# [Given data]
Content starts
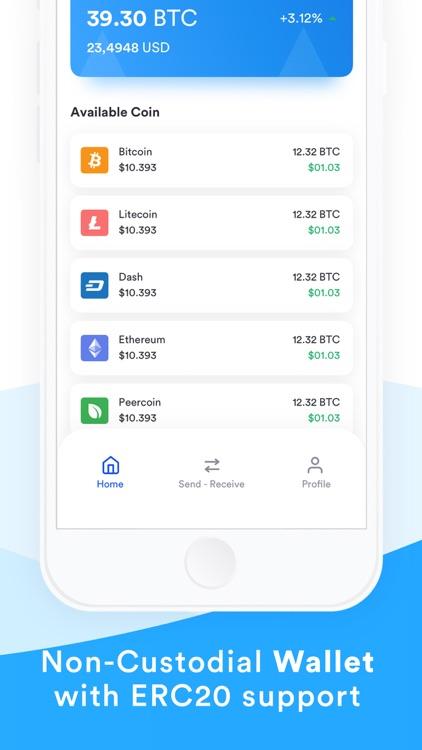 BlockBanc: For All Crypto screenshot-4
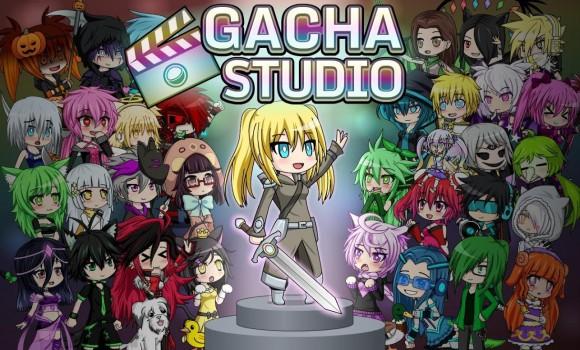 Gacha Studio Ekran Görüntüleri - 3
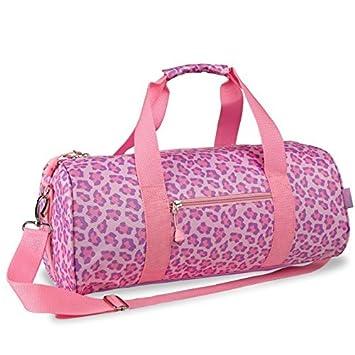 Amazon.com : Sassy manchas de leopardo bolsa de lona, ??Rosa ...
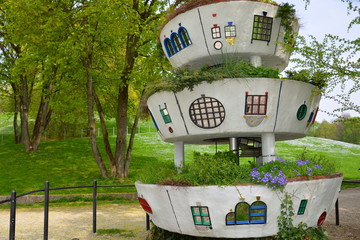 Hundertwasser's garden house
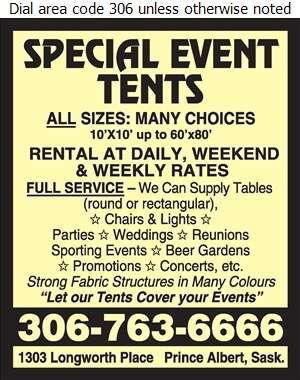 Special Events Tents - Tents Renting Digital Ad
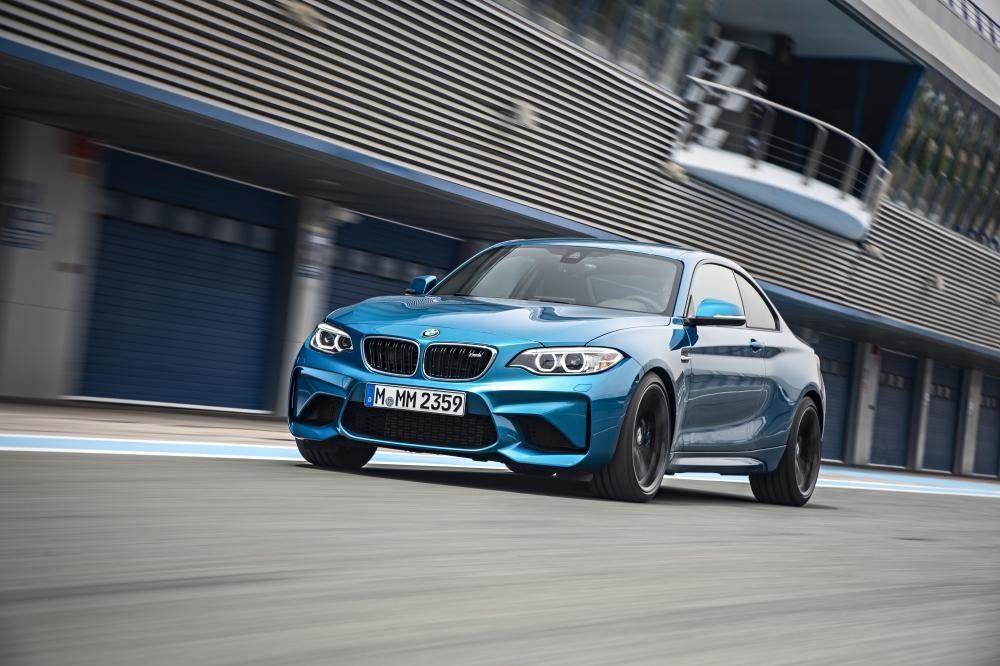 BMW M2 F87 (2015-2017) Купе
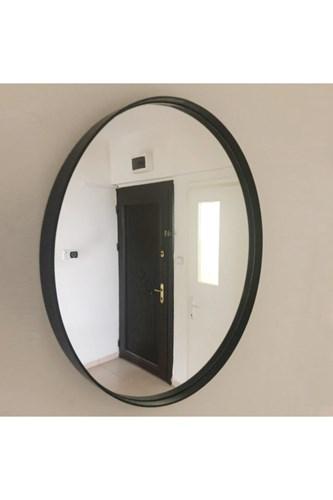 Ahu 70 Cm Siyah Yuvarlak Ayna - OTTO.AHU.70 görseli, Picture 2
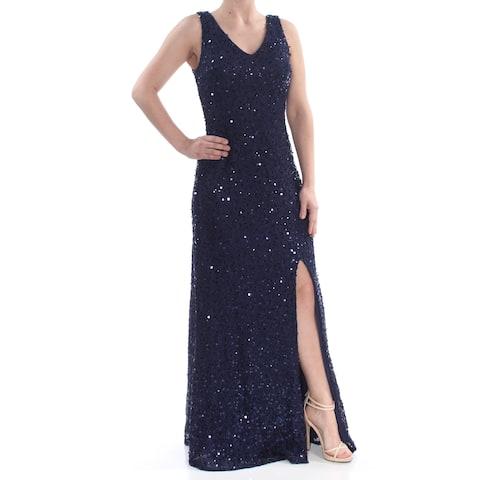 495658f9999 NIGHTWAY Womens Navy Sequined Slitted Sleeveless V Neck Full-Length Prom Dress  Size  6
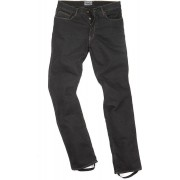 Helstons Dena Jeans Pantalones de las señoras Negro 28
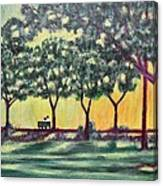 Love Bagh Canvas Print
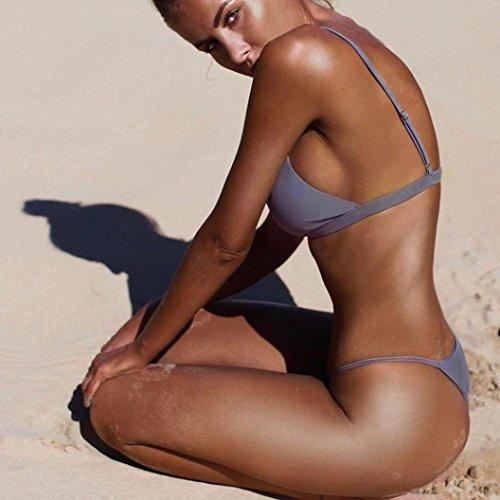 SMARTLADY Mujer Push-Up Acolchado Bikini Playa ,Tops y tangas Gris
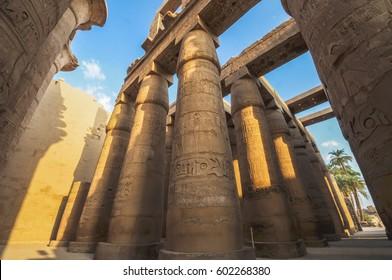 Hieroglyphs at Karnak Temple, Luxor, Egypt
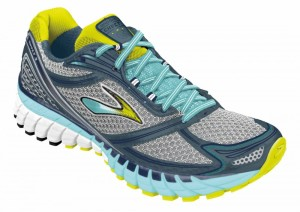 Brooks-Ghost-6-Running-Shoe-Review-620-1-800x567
Content ends
Content starts
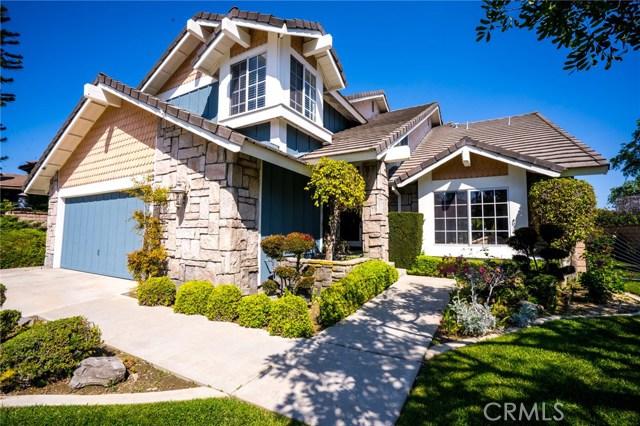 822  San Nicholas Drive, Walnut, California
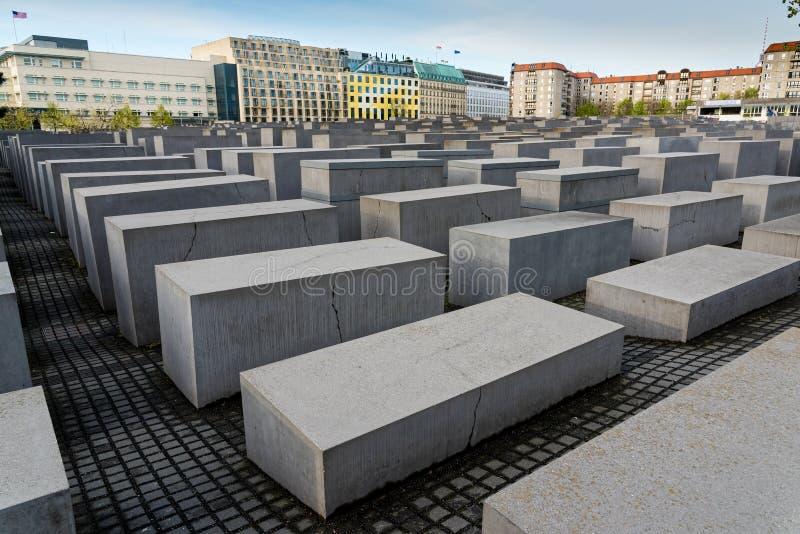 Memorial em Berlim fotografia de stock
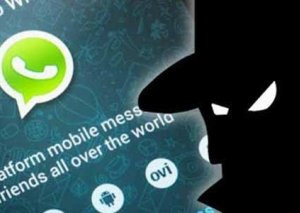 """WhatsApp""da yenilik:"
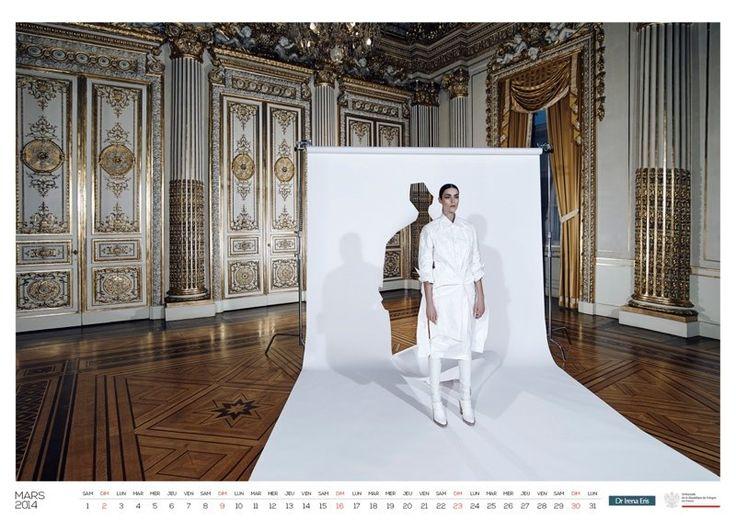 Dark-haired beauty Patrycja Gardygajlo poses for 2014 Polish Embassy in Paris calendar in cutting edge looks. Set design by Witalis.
Content ends
Content starts
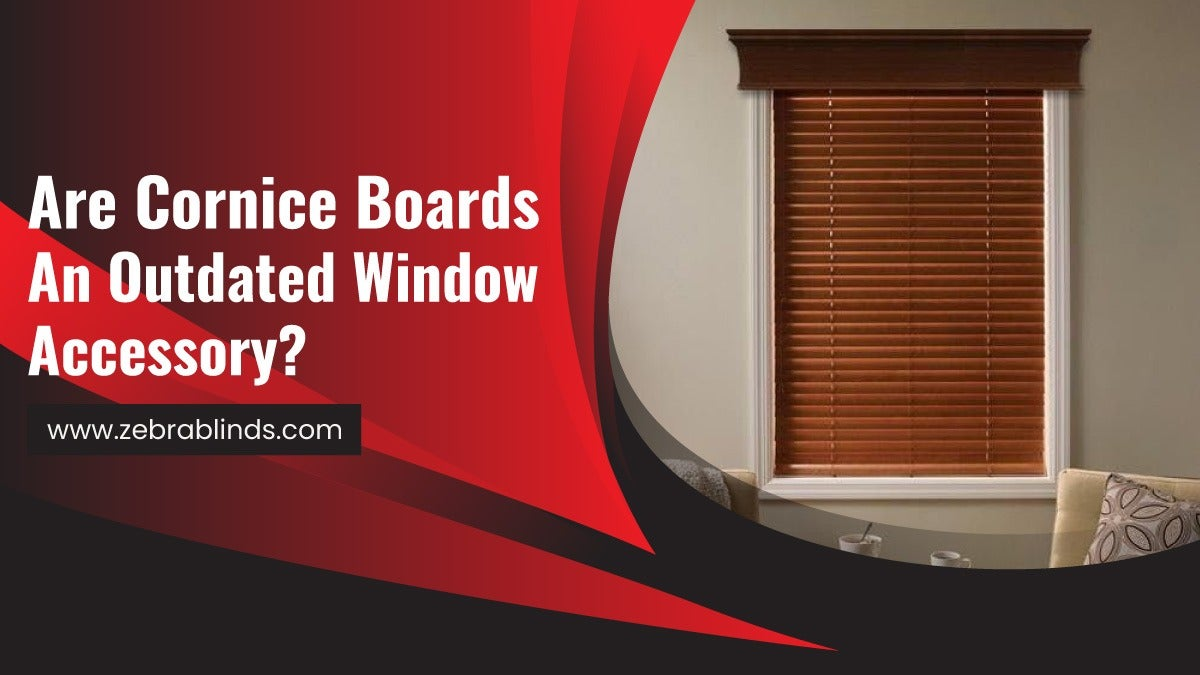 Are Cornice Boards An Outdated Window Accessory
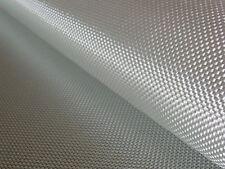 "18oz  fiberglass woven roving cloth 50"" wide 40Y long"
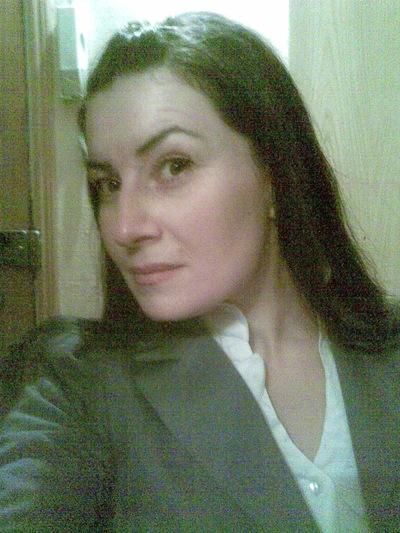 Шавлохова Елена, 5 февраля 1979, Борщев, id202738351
Content ends
# [Exercise brief]
What you write out is the stretch of entries from the line containing "Gacha Studio Ekran Görüntüleri - 3" to the line containing "495658f9999 NIGHTWAY Womens", word for word, with both end lines and no pictures.

# [Exercise response]
 Gacha Studio Ekran Görüntüleri - 3
 Amazon.com : Sassy manchas de leopardo bolsa de lona, ??Rosa ...
 Hundertwasser's garden house
 Special Events Tents - Tents Renting Digital Ad
 BMW M2 F87 (2015-2017) Купе
 Ahu 70 Cm Siyah Yuvarlak Ayna - OTTO.AHU.70 görseli, Picture 2
 495658f9999 NIGHTWAY Womens Navy Sequined Slitted Sleeveless V Neck Full-Length Prom Dress  Size  6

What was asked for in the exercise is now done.